Eluana Englaro era uma simples estudante de 22 anos em 1992, quando sofreu um acidente de carro que teve como consequência um estado de coma vegetativo que dura até hoje. Seu álbum de família virou um dos documentos mais conhecidos na Itália, nos últimos anos. O seu rosto moreno sorridente e bonito, fotografado enquanto esquia, brinda, ou brinca com amigos e parentes, se tornou uma presença corriqueira na mídia.
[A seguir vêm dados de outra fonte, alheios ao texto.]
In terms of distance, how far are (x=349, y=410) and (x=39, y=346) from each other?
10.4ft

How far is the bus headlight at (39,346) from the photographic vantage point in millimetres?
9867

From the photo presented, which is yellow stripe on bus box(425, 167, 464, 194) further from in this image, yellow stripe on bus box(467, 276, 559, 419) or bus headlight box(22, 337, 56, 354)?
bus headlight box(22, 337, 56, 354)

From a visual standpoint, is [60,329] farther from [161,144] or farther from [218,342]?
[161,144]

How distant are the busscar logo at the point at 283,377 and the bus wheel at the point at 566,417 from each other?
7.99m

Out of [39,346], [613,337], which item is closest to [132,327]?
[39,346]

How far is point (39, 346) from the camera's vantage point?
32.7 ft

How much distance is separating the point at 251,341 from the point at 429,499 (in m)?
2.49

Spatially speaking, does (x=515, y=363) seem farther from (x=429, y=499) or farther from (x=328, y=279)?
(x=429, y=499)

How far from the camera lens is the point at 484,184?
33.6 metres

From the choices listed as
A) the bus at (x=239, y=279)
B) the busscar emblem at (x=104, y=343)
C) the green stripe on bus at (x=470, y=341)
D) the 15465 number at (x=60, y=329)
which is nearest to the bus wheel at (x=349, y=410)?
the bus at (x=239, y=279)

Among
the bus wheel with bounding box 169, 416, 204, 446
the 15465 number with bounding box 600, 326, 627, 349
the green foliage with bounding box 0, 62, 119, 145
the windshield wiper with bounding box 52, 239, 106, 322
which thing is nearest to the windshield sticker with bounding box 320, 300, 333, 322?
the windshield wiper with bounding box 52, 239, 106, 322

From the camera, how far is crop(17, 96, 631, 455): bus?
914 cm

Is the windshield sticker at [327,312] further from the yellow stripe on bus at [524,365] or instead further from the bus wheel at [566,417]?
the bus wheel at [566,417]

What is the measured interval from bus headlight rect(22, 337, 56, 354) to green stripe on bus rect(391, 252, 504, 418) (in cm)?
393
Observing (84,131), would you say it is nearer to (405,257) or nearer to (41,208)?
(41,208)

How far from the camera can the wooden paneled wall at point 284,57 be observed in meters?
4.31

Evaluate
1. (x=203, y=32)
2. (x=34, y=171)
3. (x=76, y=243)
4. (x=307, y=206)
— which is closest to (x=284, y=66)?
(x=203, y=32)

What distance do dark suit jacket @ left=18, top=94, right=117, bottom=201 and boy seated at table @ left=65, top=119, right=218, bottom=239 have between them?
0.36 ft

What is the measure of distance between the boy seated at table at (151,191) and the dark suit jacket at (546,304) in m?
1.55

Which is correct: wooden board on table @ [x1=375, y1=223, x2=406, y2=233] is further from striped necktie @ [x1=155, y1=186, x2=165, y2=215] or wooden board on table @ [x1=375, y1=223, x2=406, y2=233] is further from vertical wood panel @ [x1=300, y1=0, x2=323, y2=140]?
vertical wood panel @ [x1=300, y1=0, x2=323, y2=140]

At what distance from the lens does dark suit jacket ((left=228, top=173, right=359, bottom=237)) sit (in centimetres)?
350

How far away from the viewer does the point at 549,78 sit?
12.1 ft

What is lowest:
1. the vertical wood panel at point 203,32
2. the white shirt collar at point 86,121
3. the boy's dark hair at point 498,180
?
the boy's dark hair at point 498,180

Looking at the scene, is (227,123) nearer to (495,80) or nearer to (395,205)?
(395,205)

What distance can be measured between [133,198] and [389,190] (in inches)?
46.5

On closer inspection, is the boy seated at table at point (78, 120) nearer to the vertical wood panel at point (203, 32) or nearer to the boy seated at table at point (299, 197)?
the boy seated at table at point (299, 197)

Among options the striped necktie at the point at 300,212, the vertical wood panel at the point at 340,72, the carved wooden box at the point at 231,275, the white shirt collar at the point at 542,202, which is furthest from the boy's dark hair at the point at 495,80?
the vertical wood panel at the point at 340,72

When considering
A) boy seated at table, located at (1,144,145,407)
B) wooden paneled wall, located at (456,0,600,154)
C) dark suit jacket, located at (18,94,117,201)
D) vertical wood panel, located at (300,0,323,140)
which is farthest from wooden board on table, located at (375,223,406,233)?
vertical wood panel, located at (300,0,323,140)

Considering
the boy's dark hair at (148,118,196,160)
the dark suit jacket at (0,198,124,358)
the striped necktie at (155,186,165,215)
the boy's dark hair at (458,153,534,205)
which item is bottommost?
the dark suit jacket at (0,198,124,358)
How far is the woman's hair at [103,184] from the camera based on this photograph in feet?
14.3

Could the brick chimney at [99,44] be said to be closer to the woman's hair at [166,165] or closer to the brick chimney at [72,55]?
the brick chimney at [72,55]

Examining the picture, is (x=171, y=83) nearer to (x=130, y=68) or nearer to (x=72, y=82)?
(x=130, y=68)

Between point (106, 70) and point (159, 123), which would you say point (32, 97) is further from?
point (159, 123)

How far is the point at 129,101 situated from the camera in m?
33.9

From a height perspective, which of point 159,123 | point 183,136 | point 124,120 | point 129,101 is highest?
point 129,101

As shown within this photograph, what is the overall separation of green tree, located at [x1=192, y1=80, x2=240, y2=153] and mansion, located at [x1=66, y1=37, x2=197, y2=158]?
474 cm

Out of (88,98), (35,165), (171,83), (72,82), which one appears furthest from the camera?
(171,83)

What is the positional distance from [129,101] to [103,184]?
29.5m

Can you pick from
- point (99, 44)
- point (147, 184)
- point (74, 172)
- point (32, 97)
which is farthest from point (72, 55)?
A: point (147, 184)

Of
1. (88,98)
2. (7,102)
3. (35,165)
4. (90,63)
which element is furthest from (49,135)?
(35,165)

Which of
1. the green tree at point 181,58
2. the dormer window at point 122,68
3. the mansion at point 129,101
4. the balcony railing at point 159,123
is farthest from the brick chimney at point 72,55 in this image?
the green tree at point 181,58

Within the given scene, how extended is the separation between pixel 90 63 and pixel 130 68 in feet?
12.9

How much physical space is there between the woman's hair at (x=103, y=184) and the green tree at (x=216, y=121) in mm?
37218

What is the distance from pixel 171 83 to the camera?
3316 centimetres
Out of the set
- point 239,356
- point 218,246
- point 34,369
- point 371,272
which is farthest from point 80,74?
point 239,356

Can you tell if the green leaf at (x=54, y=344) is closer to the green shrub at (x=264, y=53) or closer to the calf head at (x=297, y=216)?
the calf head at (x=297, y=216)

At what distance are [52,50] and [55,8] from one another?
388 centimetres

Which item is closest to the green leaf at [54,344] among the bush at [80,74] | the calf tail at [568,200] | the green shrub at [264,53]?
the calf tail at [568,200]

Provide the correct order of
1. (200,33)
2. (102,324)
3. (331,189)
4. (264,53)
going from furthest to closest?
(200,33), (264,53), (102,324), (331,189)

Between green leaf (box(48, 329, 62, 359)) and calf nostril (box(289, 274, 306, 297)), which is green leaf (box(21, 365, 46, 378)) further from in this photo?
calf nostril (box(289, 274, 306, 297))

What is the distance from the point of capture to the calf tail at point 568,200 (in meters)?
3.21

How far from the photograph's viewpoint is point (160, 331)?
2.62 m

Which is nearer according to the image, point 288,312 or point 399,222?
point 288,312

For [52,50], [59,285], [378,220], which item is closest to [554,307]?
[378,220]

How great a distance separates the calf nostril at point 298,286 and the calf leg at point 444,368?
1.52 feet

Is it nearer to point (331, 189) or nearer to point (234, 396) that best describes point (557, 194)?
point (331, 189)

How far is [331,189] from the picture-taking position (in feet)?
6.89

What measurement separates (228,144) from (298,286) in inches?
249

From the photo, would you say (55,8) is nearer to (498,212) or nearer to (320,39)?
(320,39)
Mais uma vez, nesse fim de ano, seremos obrigados a lembrar o seu drama, e a observar pela enésima vez as rugas do rosto sofrido de seu pai, Beppino. Dessa vez, o responsável é o ministro da saúde do governo italiano, Maurizio Sacconi, que enviou uma ordem a todas as regiões da Itália em que proíbe a todos os hospitais, públicos e particulares, de desconectar as sondas que alimentam e hidratam as pessoas em coma vegetativo permanente. É claro que a portaria do ministro se refere exclusivamente ao caso de Eluana, na tentativa de bloquear por vias administrativas a execução da sentença do Supremo tribunal que em novembro autorizou a família Englaro a suprimir a alimentação artificial da moça, que vive como um vegetal há 16 anos. O advogado da família, o constitucionalista Vittorio Angiolini, está convencido de que a portaria do ministro nem sequer poderá ser publicada na Gazeta Oficial: "Sacconi sabe que não pode dar ordens aos médicos como se eles fossem soldados. Estamos diante de um problema médico, não administrativo, e o ato do ministro está claramente fora da lei" - comentou Angiolini. Realmente, a portaria do ministro da saúde parece não ter cabimento legal. Antes de mais nada, nenhum ministro pode anular uma sentença do Supremo tribunal; em sua ordem, Sacconi se refere a dois documentos que não são leis do Estado italiano. O primeiro é o artigo 25 da Convenção dos direitos das pessoas com deficiência, aprovada pela ONU, que recomenda às nações do mundo a "impedir que se neguem, de forma discriminatória, serviços de saúde ou de atendimento da saúde ou alimentos sólidos ou líquidos por motivos de incapacidade". O segundo documento que inspirou o ministro são as indicações do Comitê italiano de bioética, que diz que a suspensão de alimentos e água "se deve avaliar como uma forma particularmente cruel de abandonar um enfermo", salvo em caso de doença terminal. Pode ter sido mera coincidência, mas Sacconi convocou os jornalistas para dar publicidade à sua portaria no mesmo dia em que se soube que a clínica "Città di Udine" - a única na Itália - se declarou pronta para acolher Eluana e desconectar a sonda que a alimenta e hidrata. Depois das declarações do ministro, a clínica deu volta atrás. Graças à burocracia, este será mais um Natal doloroso para Beppino e Eluana Englaro. (Vera Gonçalves de Araújo)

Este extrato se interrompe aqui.